Can celiac disease be due to pollutants caused by?

For the first time, researchers report that a gluten intolerance, including celiac disease, is not only hereditary, but may also be due to environmental toxins can be triggered: Elevated levels of toxic chemicals in the blood of young people, according to their study, in the journal "Environmental Research" with an increased risk of celiac disease associated.

In children and young adults with a high level of chemicals in the blood, such as pesticides, insecticides, flame retardants, and materials made of non-stick cookware, has been twice diagnosed as likely to have a celiac disease, such as in the case of persons with lower values. Also gender were observed specific differences: girls and young women with above-average pesticide mirrors ill about eight times more likely to have the intolerance to gluten. At elevated blood concentrations of substances in non-stick cookware (such as Teflon-coated pans) was five diagnosed up to nine times more frequently in celiac disease.
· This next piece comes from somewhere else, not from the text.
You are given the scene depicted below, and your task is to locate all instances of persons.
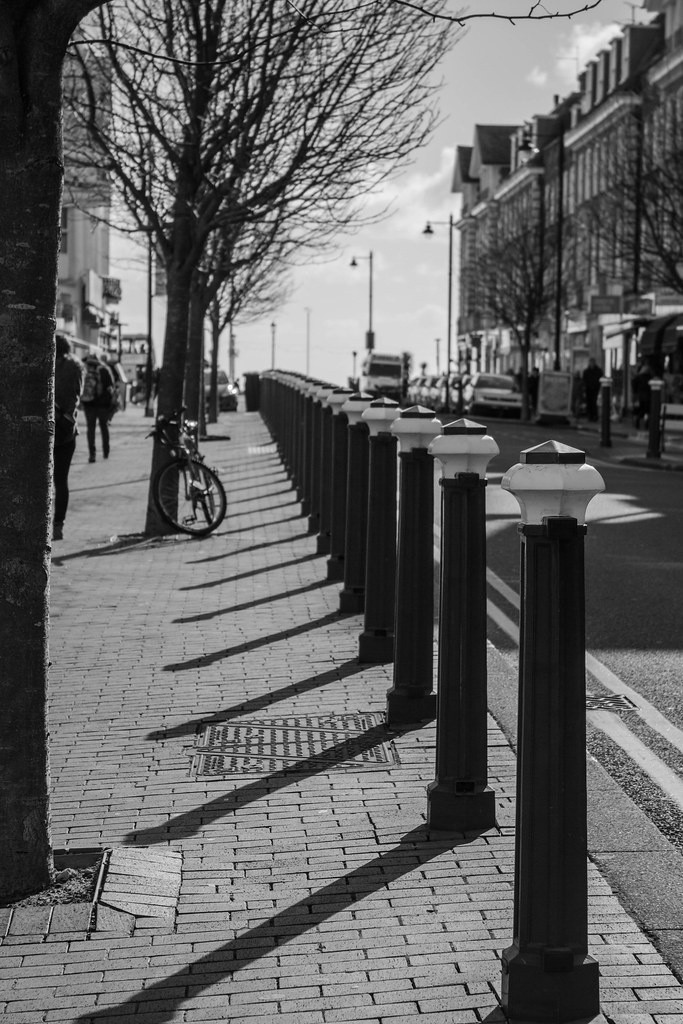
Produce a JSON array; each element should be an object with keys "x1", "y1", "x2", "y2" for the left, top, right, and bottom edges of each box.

Young men are affected more than twice as often when in your blood increased levels have been found of flame retardants.

Pollutants as Auslöser für autoimmune diseases?

The pediatric gastroenterologist Dr. Jeremiah Levine reported: "Our study provides the first measurable link between toxic chemicals from the environment, and celiac disease. The results also raise the question of whether there are possible links between environmental toxins and other autoimmune diseases of the intestine." To clarify this, further studies will be necessary.

People with celiac disease are intolerant to Gluten – a protein found in wheat, rye and barley. You must eat strictly gluten-free, because otherwise there will be severe intestinal reactions, fatigue, and anemia. It was previously assumed that the disorder is largely hereditary.